Tears in my eyes at your story. Bless you for giving that sweet girl 11 years of love.
Thanks everyone. It’s really hard. You get in the habit of constantly glancing over to check on them when you have chronically ill cats. Max’s favorite spot for the last year has been a really soft and fuzzy white blanket on one of the big, overstuffed dog pillow beds that I put near my computer for the furkids with arthritis. I had to get rid of it yesterday, I kept seeing Max on it out of the corner of my eyes, he was almost the same color and texture of the blanket. When I would turn to look, of course he wasn’t there and it just reaches up and smacks you in the face all over again. Sometimes I think I hear Marbles, she had a totally unique cry that she used when she wanted something, right when I’m starting to wake up and that jerks me wide awake. I didn’t realize how much of my life they had taken over, but they both had been sick for so long it was just “normal”. Miss them so much. Wish it was this time next year, I know the pain won’t be so bad then. I’m not a big crier, so all these crying jags are getting old. I get headaches and stuffed up noses when I cry, so it’s a pain in the butt. Still, I wouldn’t have given up a second of their time with me to avoid them or the pain. And I know, once the other four are gone, we will open our house and hearts to more furkids.

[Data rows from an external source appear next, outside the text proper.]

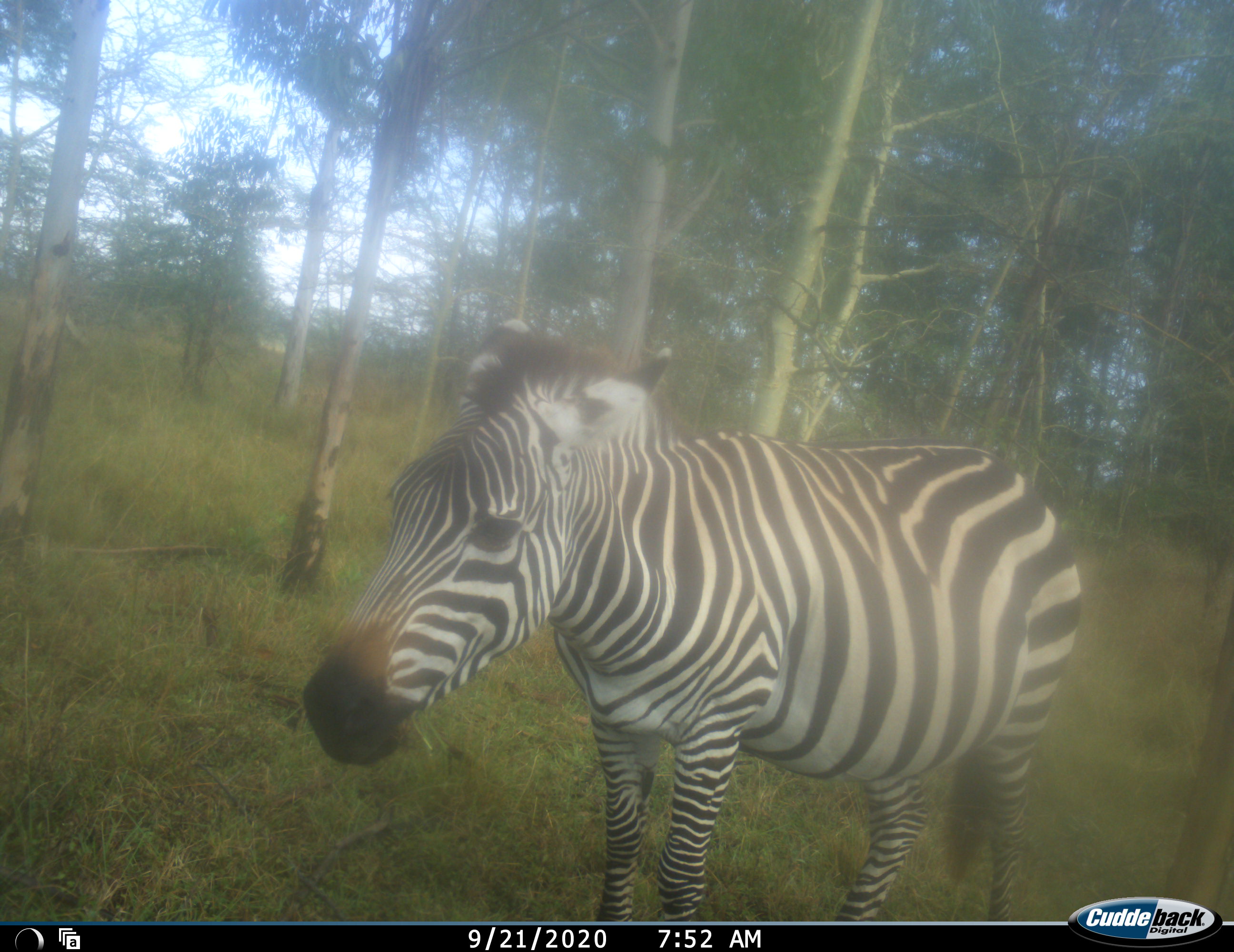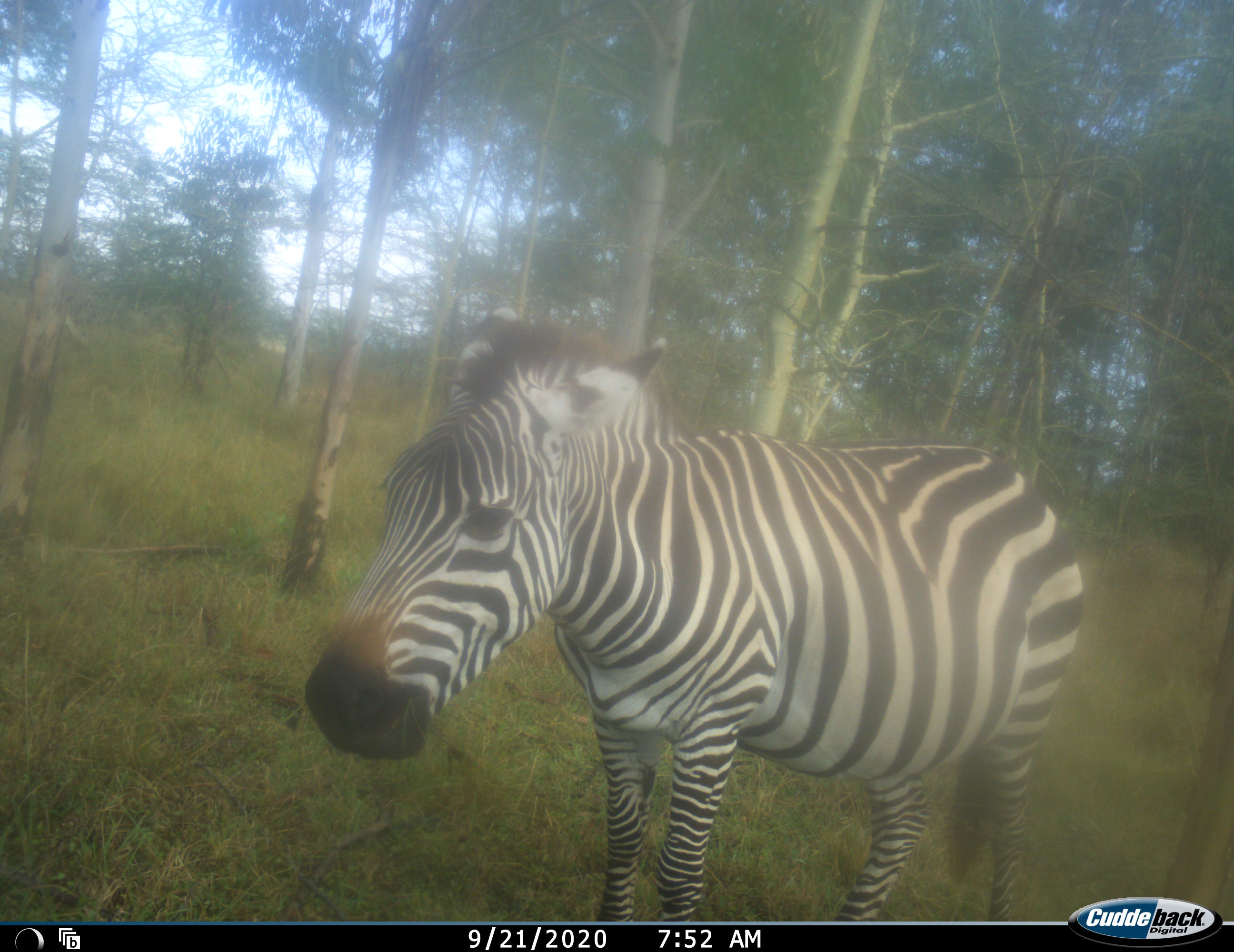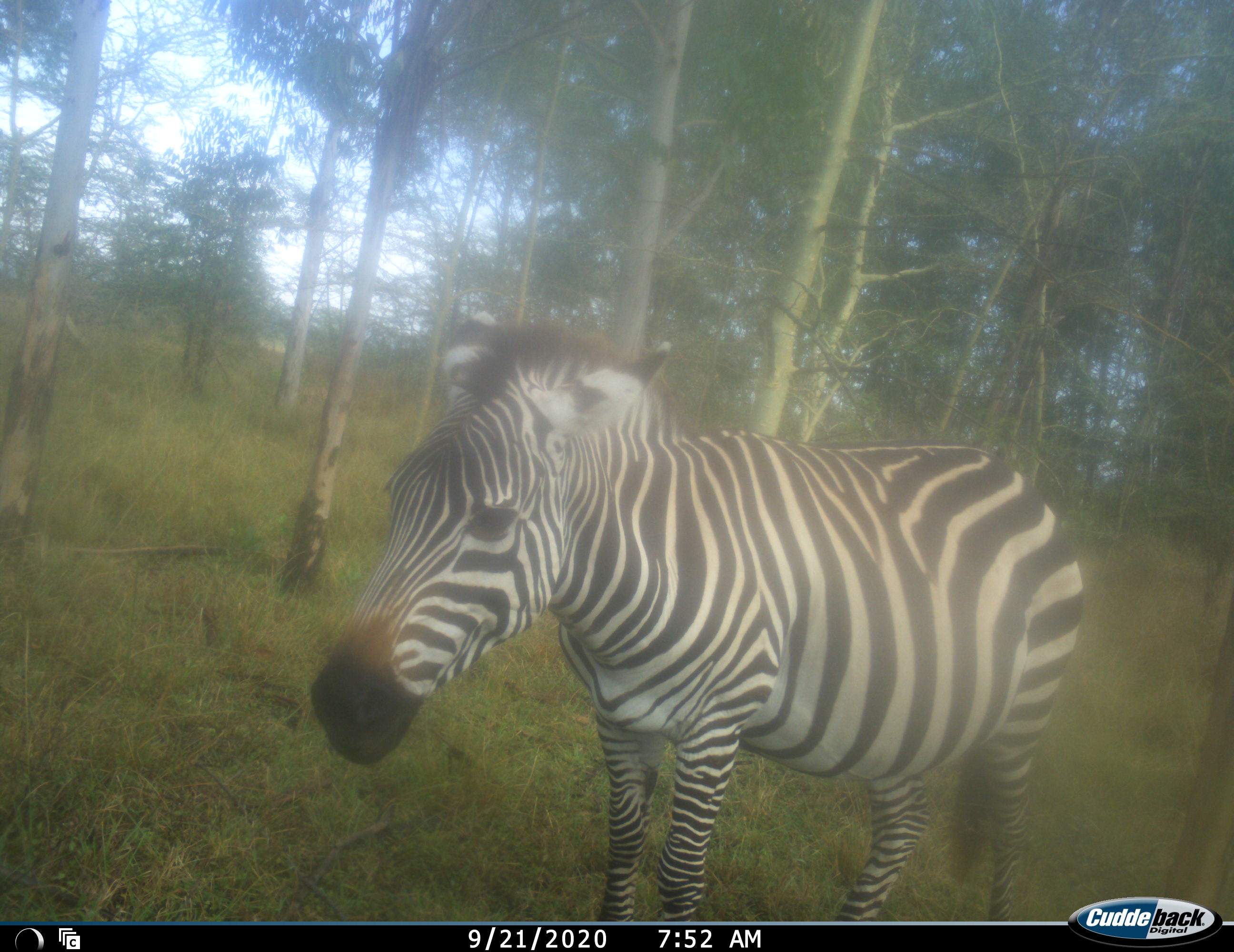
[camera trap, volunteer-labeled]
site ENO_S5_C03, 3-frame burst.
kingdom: Animalia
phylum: Chordata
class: Mammalia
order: Perissodactyla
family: Equidae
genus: Equus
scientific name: Equus quagga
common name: plains zebra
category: zebraplains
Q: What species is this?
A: Zebraplains (plains zebra) (Equus quagga).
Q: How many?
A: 1.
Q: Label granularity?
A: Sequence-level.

I am so sorry for your loss. Try to remember that you were a blessing to your kitties and made their lives full of love and care. Marble had truly unique eyes for a calico. (God probably gave those to her so Marble could make you weak in the knees when you looked at her.)
Bless you for giving Marbles a most deserved loving and patient forever home. How people can abuse such a petite cat (or any other cat for that matter) is beyond my comprehension. I am so glad her previous owner knocked on your door to give her away to. I am sorry for your loss of this beautiful petite feline lady. She’ll be waiting for you at the Rainbow Bridge playing with all the other kitties. God bless!

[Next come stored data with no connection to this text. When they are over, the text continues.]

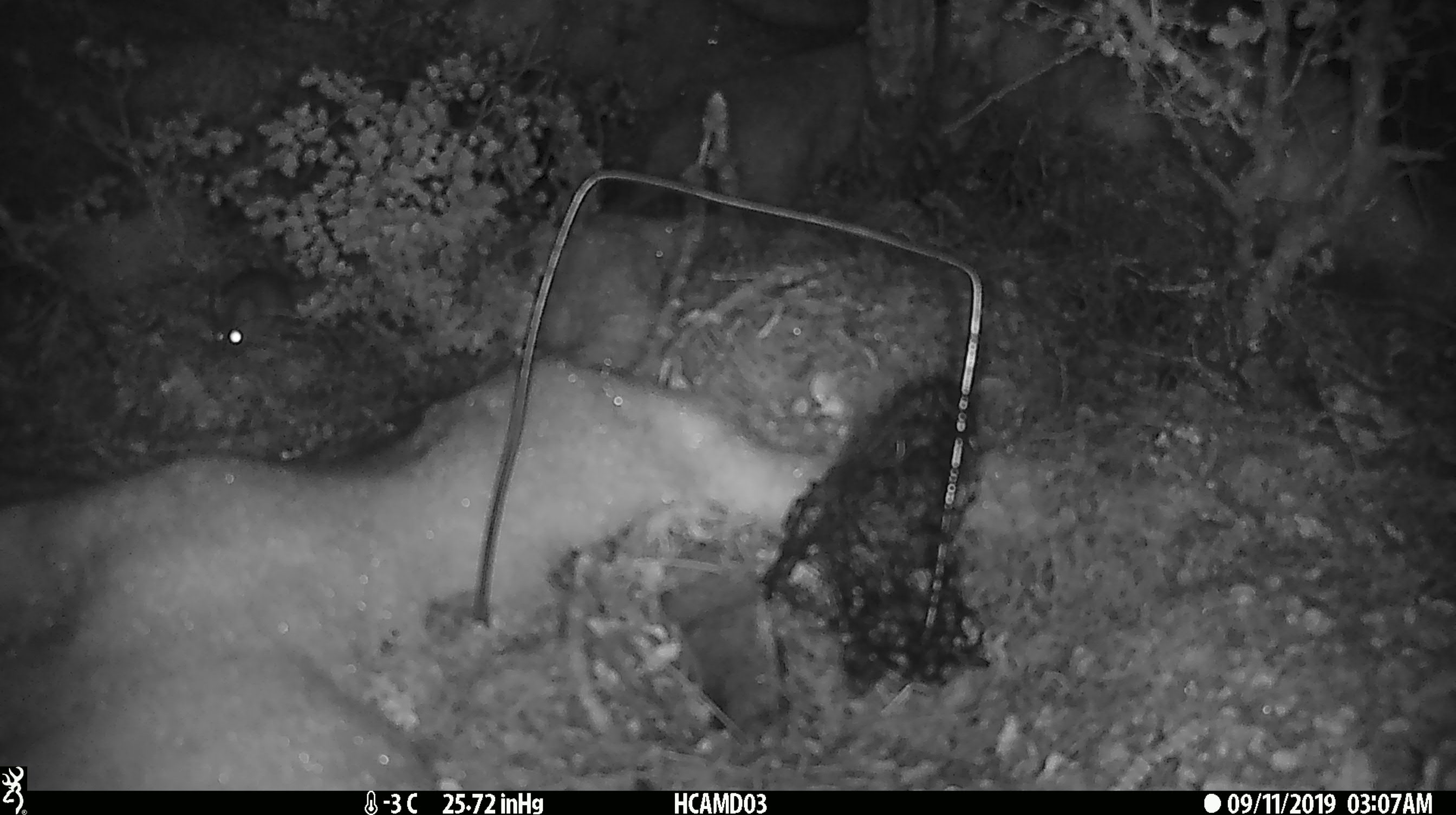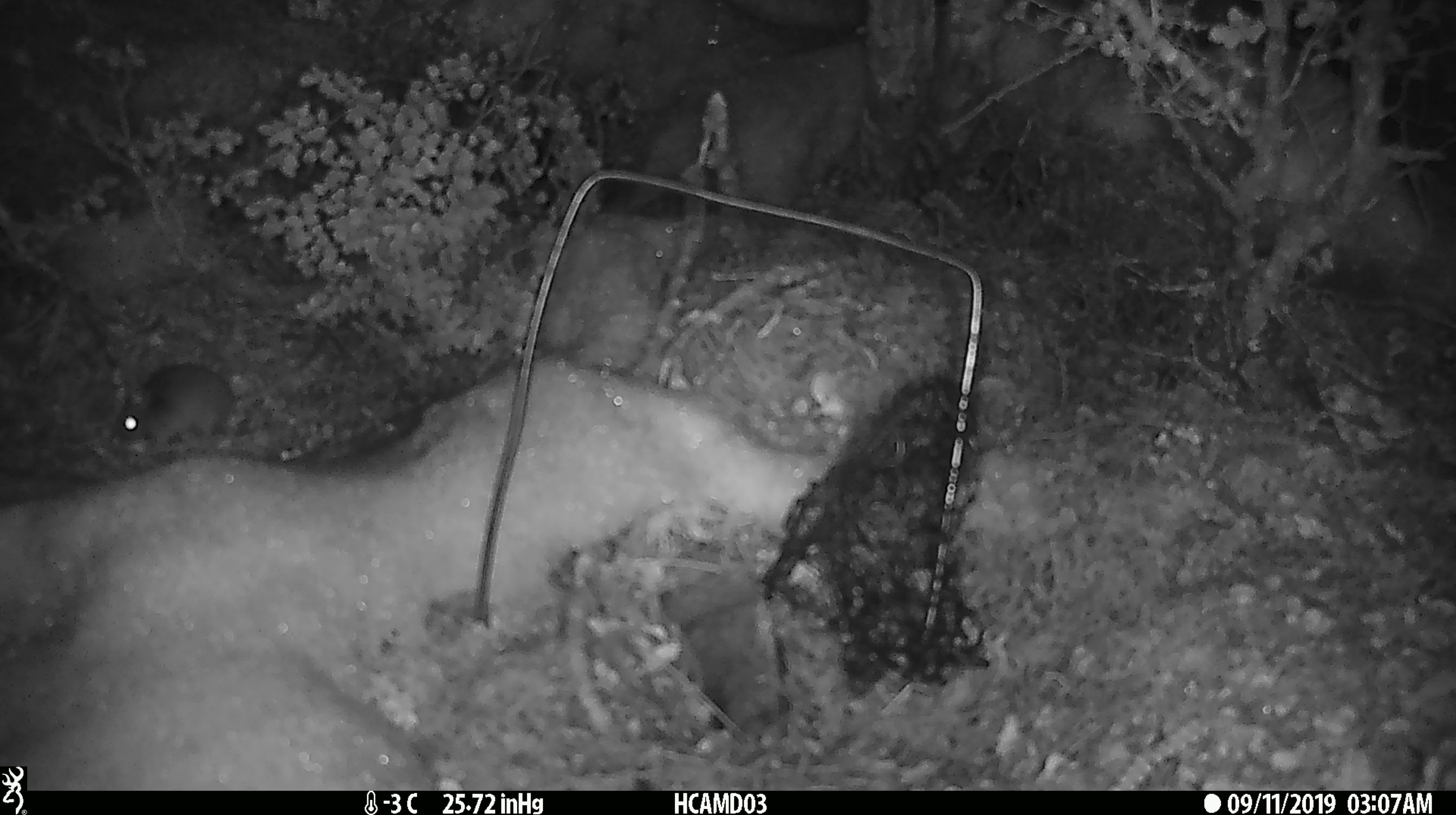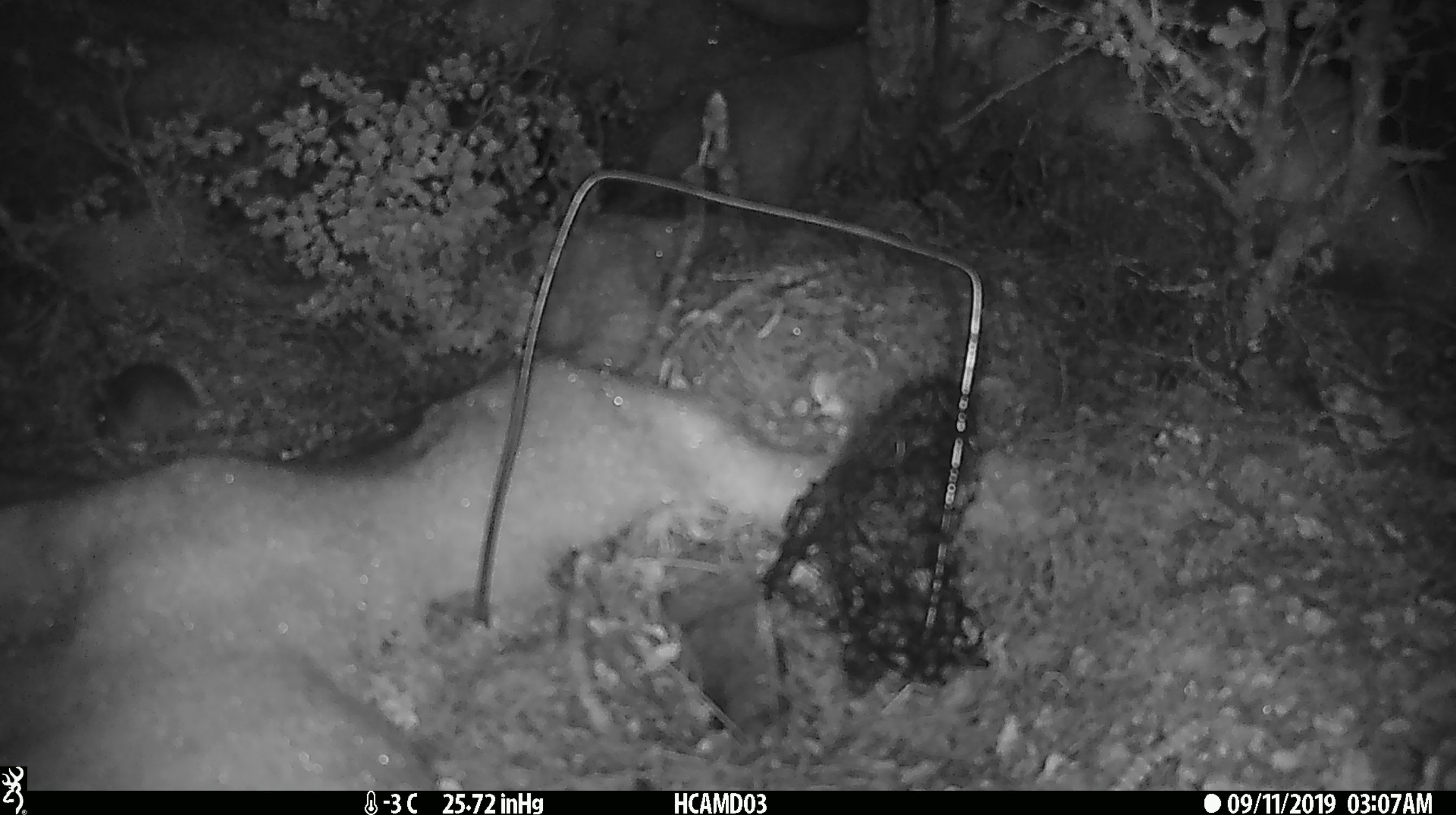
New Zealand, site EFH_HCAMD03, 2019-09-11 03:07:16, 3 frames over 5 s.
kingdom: Animalia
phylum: Chordata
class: Mammalia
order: Rodentia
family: Muridae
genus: Mus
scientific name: Mus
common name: mouse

so sad but so sweet! what a blessing!
What a beautiful cat she was. She did live for many years. I think she was part Siamese, with those bright blue eyes and the tortie mask and points she had.
This is such a bittersweet story. The pain of losing one of our kids is so very intense. Yet at the same time, we have the joy of the memories we made when with them. I am so happy that she found your family, and could spend those years with a warm, loving and nurturing home.
Tears here as well! I will never understand how someone can abuse an innocent animal. Marbles was a beautiful girl and I would have cried too the first time she crawled in my lap. Thank you for giving her so much love for the second part of her life.